Required work
Using the records below, repeat exactly the lines from the one holding "スノーボードウェア ROXY スノボジャケット" through the one holding "Dormitorios modernos de Muebles Lara", both ends included, and no others.

[Crawled caption data]
_ _ _

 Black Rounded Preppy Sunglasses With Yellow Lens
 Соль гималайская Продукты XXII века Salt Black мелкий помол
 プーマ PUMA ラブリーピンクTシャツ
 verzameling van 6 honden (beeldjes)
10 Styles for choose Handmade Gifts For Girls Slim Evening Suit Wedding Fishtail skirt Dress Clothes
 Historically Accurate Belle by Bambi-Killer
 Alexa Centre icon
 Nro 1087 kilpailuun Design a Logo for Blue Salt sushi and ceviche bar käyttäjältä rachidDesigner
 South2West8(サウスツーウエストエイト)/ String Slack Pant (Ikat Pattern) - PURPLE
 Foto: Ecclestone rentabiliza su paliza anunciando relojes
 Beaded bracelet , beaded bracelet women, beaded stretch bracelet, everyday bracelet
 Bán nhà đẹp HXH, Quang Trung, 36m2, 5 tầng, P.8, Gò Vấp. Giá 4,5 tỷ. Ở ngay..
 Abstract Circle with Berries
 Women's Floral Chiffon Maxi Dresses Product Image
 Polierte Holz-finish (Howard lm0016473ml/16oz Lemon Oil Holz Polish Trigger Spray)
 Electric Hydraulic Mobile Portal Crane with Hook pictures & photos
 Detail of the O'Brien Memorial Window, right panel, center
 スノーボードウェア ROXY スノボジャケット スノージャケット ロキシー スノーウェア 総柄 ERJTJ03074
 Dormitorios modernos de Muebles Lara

_ _ _

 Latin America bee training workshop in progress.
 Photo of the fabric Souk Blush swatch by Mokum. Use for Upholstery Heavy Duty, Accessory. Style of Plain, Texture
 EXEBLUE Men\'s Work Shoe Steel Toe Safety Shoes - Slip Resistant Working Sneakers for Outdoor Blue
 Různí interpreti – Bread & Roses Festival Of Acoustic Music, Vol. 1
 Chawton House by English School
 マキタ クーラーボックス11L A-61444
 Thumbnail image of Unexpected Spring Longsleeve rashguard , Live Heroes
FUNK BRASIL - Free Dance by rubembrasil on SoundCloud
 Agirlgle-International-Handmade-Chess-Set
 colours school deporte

_ _ _

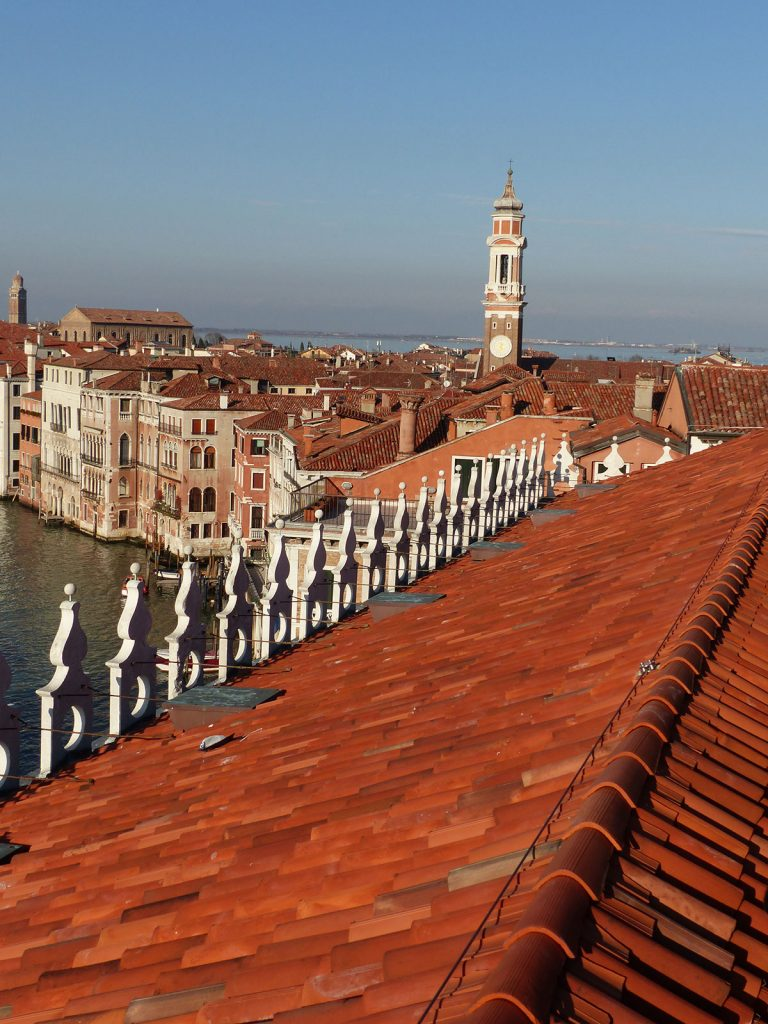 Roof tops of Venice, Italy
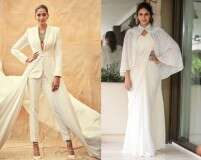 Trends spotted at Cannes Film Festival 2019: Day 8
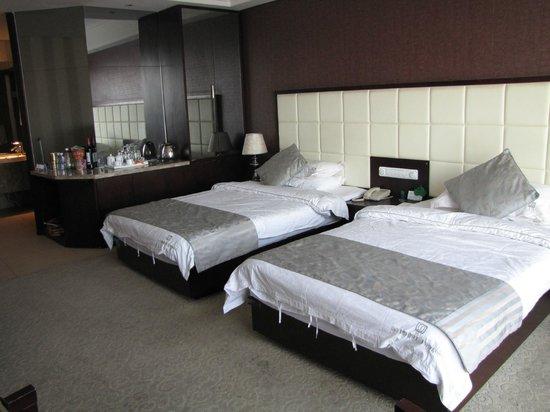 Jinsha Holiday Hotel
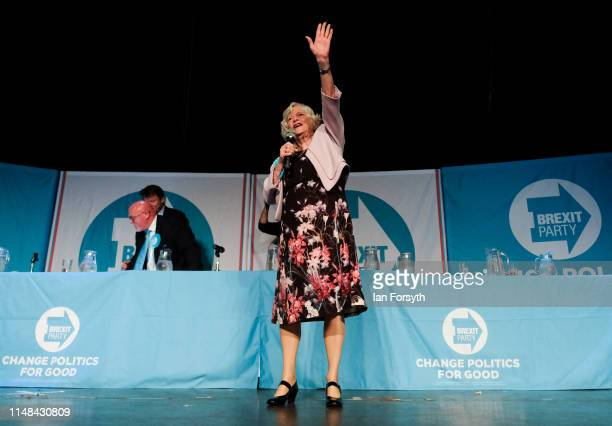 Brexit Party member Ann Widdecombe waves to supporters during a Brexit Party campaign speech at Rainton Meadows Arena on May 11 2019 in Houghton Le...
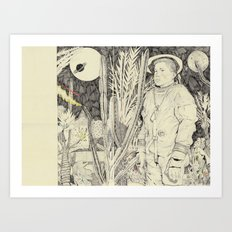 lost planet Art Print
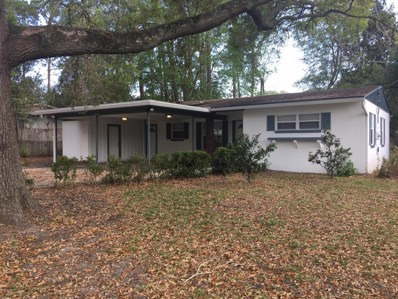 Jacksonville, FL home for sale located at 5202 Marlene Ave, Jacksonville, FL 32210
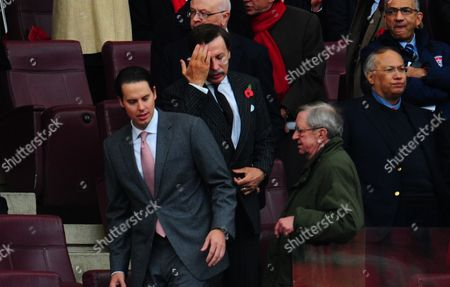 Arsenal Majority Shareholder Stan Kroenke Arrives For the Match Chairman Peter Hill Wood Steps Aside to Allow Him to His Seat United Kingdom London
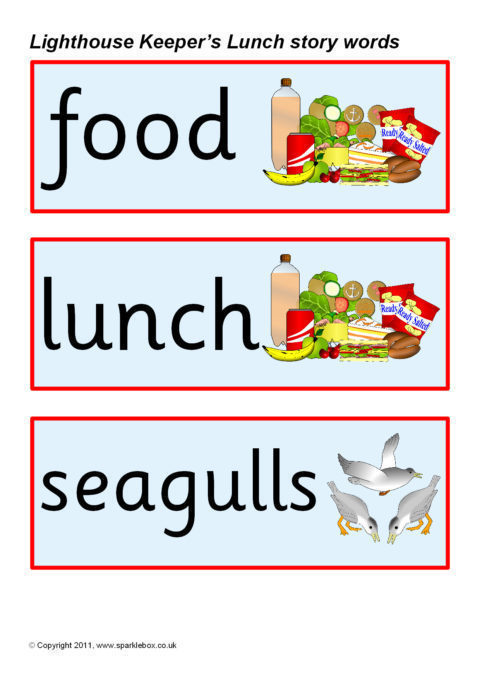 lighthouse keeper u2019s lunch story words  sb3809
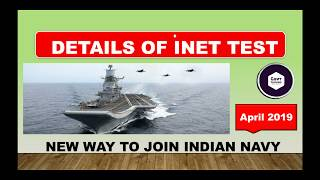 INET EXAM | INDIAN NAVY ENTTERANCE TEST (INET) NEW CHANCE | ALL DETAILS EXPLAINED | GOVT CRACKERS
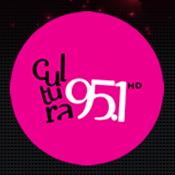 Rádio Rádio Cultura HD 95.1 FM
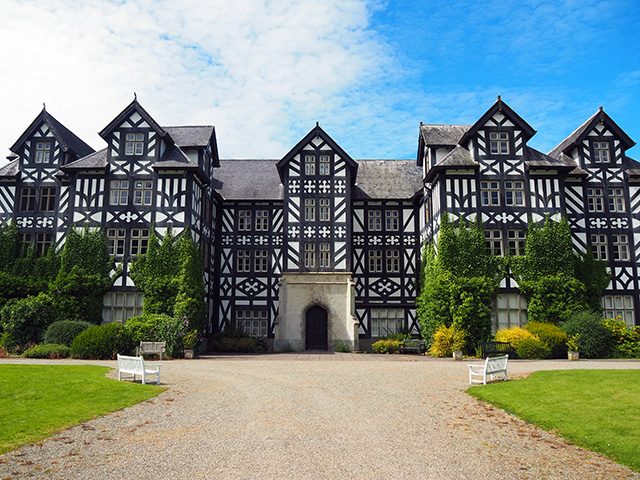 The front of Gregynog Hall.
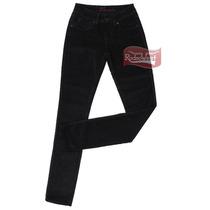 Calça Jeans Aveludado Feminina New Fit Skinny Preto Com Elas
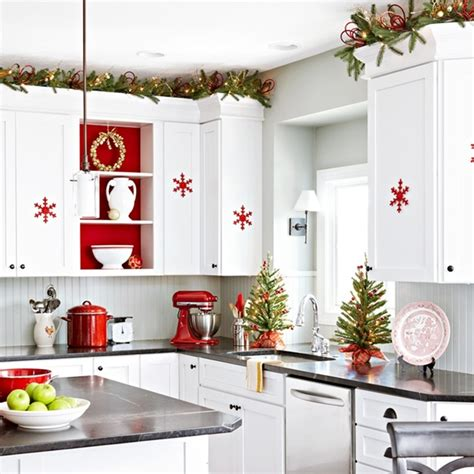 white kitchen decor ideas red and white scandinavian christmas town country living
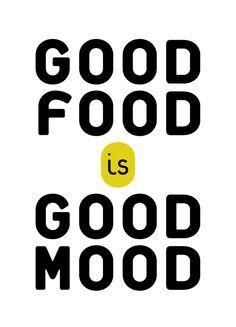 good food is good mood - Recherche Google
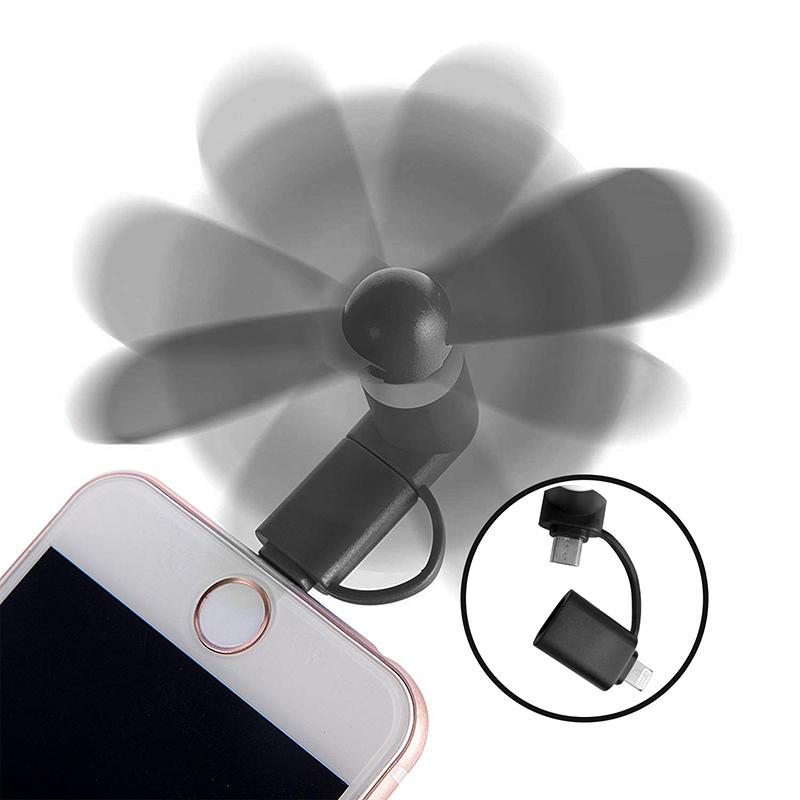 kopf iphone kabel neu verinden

_ _ _

Solution to the problem
 スノーボードウェア ROXY スノボジャケット スノージャケット ロキシー スノーウェア 総柄 ERJTJ03074
 Dormitorios modernos de Muebles Lara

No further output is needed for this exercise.